In this case, the transition is better seen also, to the war spirit of the close of the psalm: “Sharp arrows of the mighty” remind us of the similar “sharp razor” of the “mighty one” in the fifty-second psalm, who is addressed also as a “deceitful tongue.” And “coals of broom” do not seem so suitable an image for divine judgment as for human fury breaking out. This naturally leads on to the psalmist’s lament over his sojourn in Meshech and in the tents of Kedar, nomads, very likely to suggest the “sharp arrows” he has spoken of; and whose trade as Ishmaelites was depredation and war. The names are, as already said, “emblematic”: “My soul has long dwelt with him that hateth peace”; that is the moral of it. “I am peace,” -a man characterized by that; but to speak it only rouses the opposition: “when I speak, they are for war.” This is what the world is: and this is what it showed itself to be when the Prince of peace came into it. Thus it was that He, over whom; as born into it, the angels proclaimed peace, in His own clear knowledge of the immediate result, proclaimed “not peace, but a sword.” He could indeed say “I am peace,” -the very incarnation of it.

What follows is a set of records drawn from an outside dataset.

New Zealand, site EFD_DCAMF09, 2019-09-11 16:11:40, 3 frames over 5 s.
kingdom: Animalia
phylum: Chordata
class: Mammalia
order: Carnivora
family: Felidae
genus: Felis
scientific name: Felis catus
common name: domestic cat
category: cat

What did His humanity mean but “peace: good pleasure in man”? Yet His rejection was written upon the cross in every typical human language. Israel were not then, and have not since been; the “sons of peace,” such as the Lord sent His disciples out to seek. And we must look on to the latter days to find them as depicted here. The remnant,then,will indeed be “like sheep in the midst of wolves”; the essential opposition between Christ’s people and the world will have sharpened into its acutest form; and it is simple enough that this first psalm here should give it expression.